二 よつて案ずるに、本件記録によると、原審判添付遺産目録の物件(以下本件不動産という)は、もと被相続人菊池あやの亡夫菊池克男の所有であつたところ、同人が昭和四五年六月二五日死亡したことにより、本件不動産は同人の妻である菊池あやが三分の二、克男の姉妹である申立外菊池誠子、同関美智子、同森田律子、同上田てるみらが各一二分の一宛の割合でこれを相続し、爾後、右五名が右相続分と同じ割合で本件不動産を共有していた。
ところが、菊池あやは昭和四七年一月二一日死亡し、その相続人のあることが明らかでなかつたので、原審裁判所は昭和四八年一月一二日相続財産管理人を選任し、同年四月一七日相続財産に対する債権の申出の催告がなされ、同年六月二〇日に相続権者捜索の公告があつたが届け出る者がなく、昭和四九年二月六日に右届出の期間は満了した。以上の事実を認めることができる。

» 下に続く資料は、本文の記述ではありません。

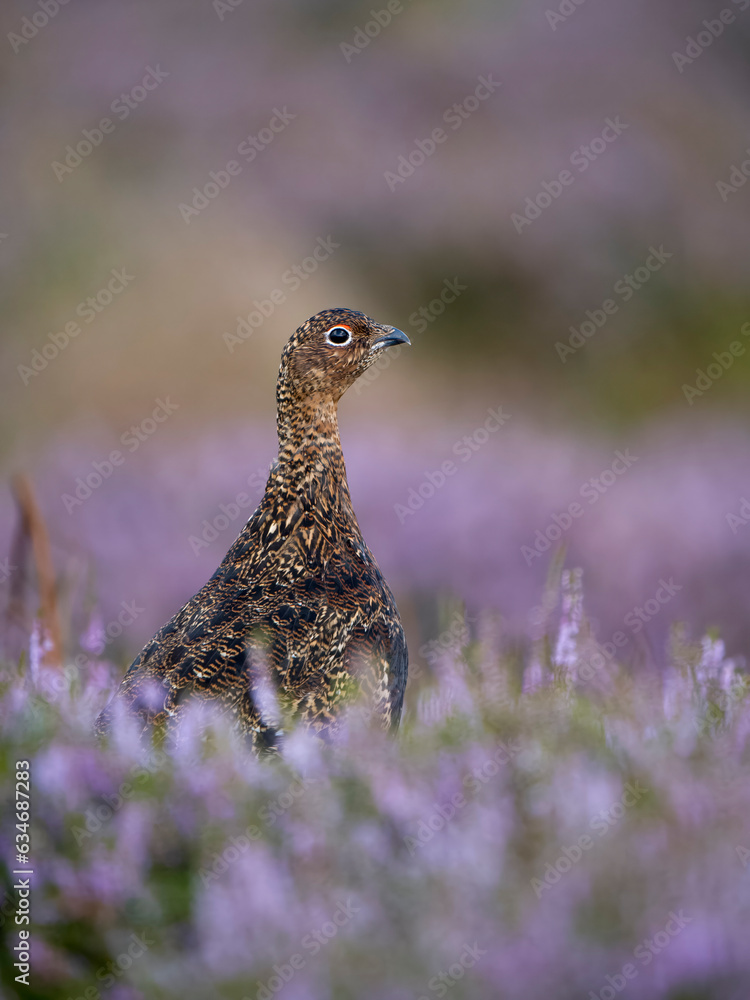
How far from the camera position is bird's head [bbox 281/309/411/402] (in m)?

そこで、亡菊池あやが有した本件不動産の前記共有持分の帰属が問題となる。
民法二五五条は、共有者の一人が相続人なくして死亡したときはその持分は他の共有者に帰属することを定めているが、同条が「相続人なくして死亡したとき」とは字義通り相続人のない共有者が死亡したときは、その時点で直ちにその持分が他の共有者に帰属する趣旨とは解しがたい。即ち、相続人がない場合とは、同法九五一条にいう相続人のあることが明らかでない場合に当るから、同法九五二条以下に定める手続に従つて右共有持分についても相続財産の一部として清算手続が進められなければならない。その結果、残存財産に右共有持分がある場合で、ひきつづき相続人のあることが明らかとならないため、家庭裁判所が相続権者捜索の公告をして相続人からの届出もなく所定の期間が満了した場合を共有者が相続人なくして死亡したときと認めるのを相当とする。従つてその場合に相続人なくして死亡した共有者の持分が他の共有者に帰属することが確定するものと解することができる。

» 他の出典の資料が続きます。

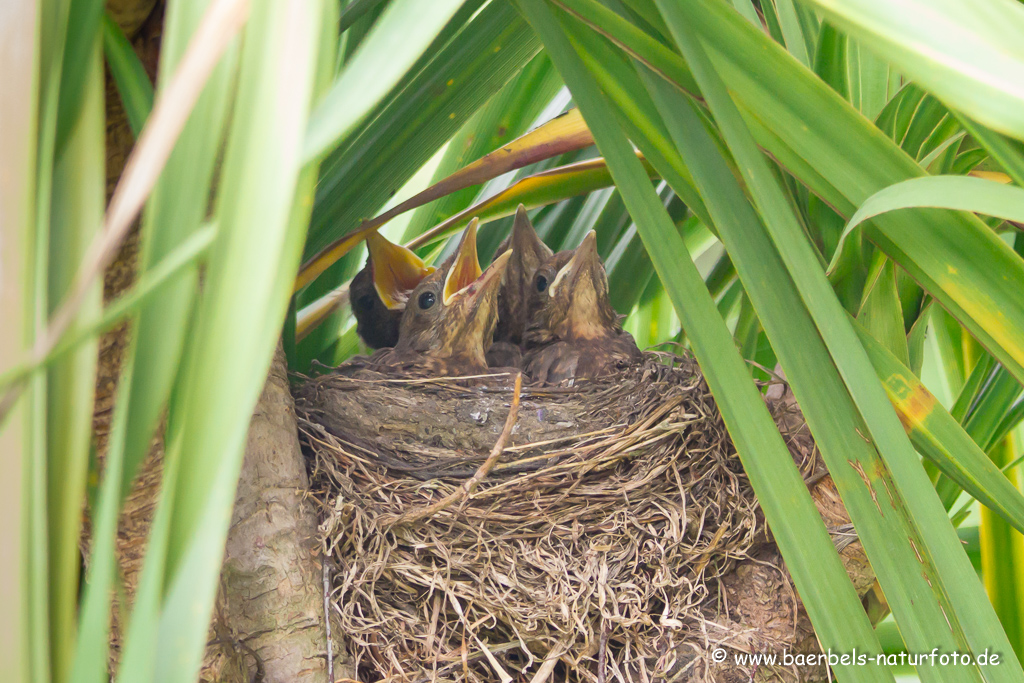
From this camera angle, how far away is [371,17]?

しかし、同法九五八条の三は家庭裁判所が相続財産の全部又は一部を特別縁故者に分与する旨の審判をすることができることを定めていることから、右残存財産の共有持分についても家庭裁判所の審判による特別縁故者への分与ができるものとすれば、前記の如き同法二五五条の解釈が困難となるので、ここに右二五五条と九五八条の三との関係をいかに解すべきかを検討する。
同法九五八条の三は昭和三七年法律第四〇号で追加されたが、同条は本来国庫に帰属すべかりし相続財産の全部又は一部を被相続人と特別の縁故があつた者に分与する途を開いたもので、相続人なくして死亡した者の遺産の承継者を家庭裁判所の干与によつて定めようとするものであつて、同条はそれら縁故者と被相続人との関係を無視して、残存相続財産を一律に国庫に帰属せしめることの不条理をさけんとするものである。しかも、そこには遺言制度等の修整ないし補完とも解しうる一面のあることも否定できず、家庭裁判所は特別縁故者たる要件をそなえる者に対し清算手続後残存する相続財産の全部又は一部を分与することを相当と認めるときはその旨の審判をすべきものとされている。

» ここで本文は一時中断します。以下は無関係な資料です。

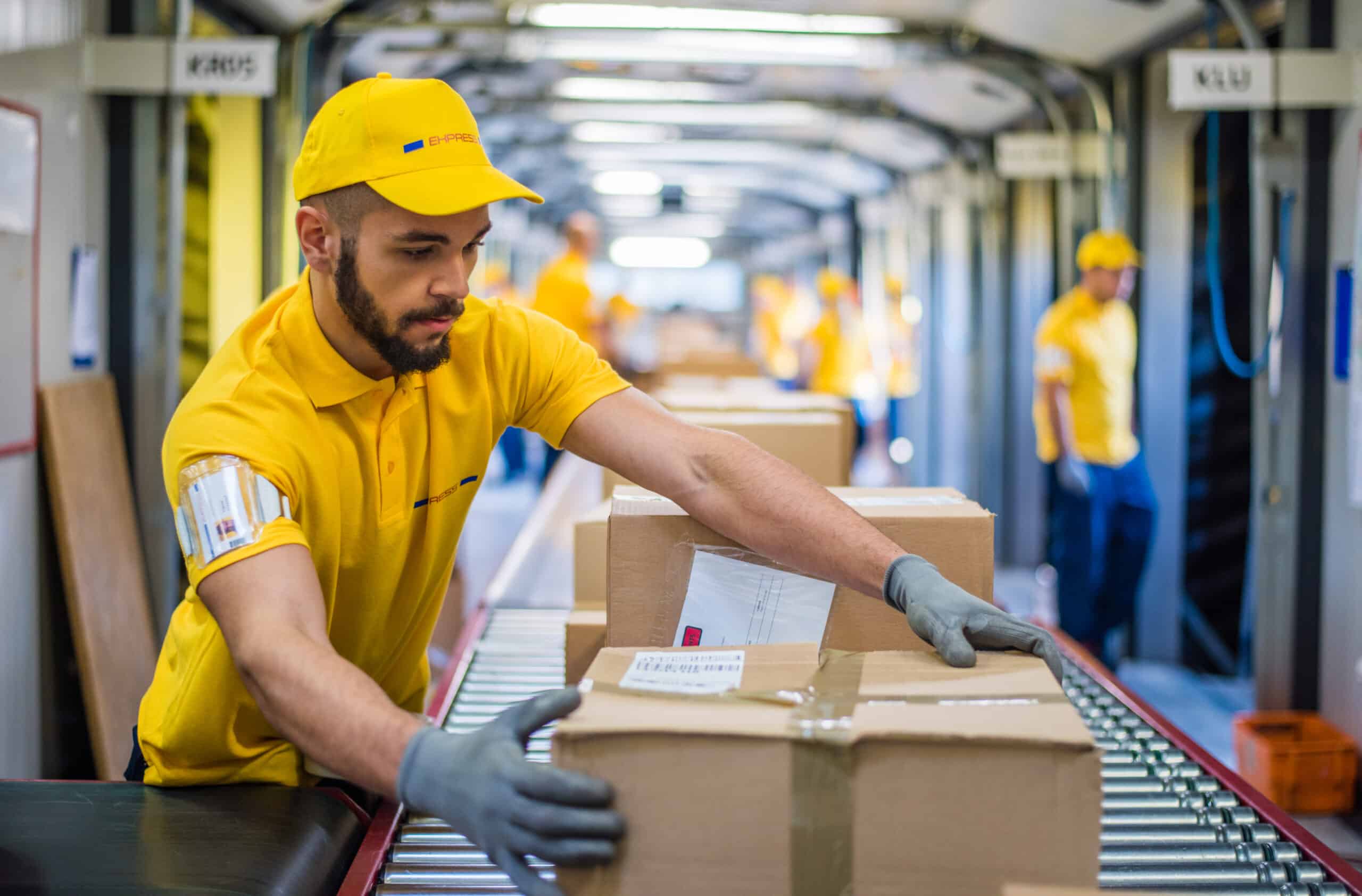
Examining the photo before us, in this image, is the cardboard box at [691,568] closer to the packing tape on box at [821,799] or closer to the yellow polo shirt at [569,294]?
the packing tape on box at [821,799]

ところで、右分与の審判はそもそも相続財産中清算手続後に残存した相続財産についてなされるものであるから、残存財産中の共有持分については同法二五五条によつて前記の如き過程を経て他の共有者に帰属するものとすれば、審判時における残存相続財産中にはその共有持分はすでに含まれておらないものというべきであるので、家庭裁判所は特別縁故者に対し右共有持分を分与することはできないこととなろう。
もつとも、民法二五五条は清算手続後残存した共有持分が国庫に帰属して国庫が他の共有者と共有関係になることを避けるための規定であるといわれていることから、残存相続財産の国庫に帰属することの例外規定であると解されている。従つて、共有権者が相続人なくして死亡した場合であつても、その共有持分が国庫以外の者に帰属する可能性がある場合は、それがいかなる事情によるかは問わず、従つて家庭裁判所の特別縁故者に対する相続財産分与の審判による場合であつても、その限りは、国庫帰属の例外として他の共有者に帰属する関係が成立しないこともありうると解する余地はある。しかし、特別縁故者への相続財産分与の制度には前記の如く遺言制度等に対する修整、補完の積極的一面があるとはいえ、残存相続財産を特別縁故者への配慮を無視して国庫に帰属せしめることの不条理を避けんとする趣旨であることは前記の通りであるから、民法二五五条によつて他の共有者にすでに帰属したとも見うる残存相続財産中の共有持分、或は国庫以外の帰属者もありうる残存相続財産までも特別縁故者に対し優先的に分与できるものと解することは本条が家庭裁判所が相当と認める場合のみ分与の審判をなすべきものとしてはいるが、なお本条についての妥当な見解といいがたいものがある。
してみれば、相続人のあることが明かでないため、相続財産についての清算手続がすすめられ、被相続人の有した共有持分が残存した場合には、それは民法二五五条により他の共有者にすでに帰属したものとして、家庭裁判所はこれを特別縁故者へ分与することができないものと解するのを相当とする。
これを本件について見れば、前記認定のとおり家庭裁判所による相続権者捜索の公告後も相続人の届出のないまま所定の期間が経過したので、その頃本件不動産についての亡菊池あやの共有持分は他の前記各共有者に帰属したものと解すべきであるから、亡菊池あやの右共有持分について、抗告人が亡菊池あやの特別縁故者にあたることを主張してその分与を求める本件申立は、さらに判断をすすめるまでもなく、理由を欠くものとしてこれを却下すべきところ、右と判断を同じくした原審判は相当であるから、本件抗告は理由がない。
よつてこれを棄却すべきものとし、主文のとおり決定する。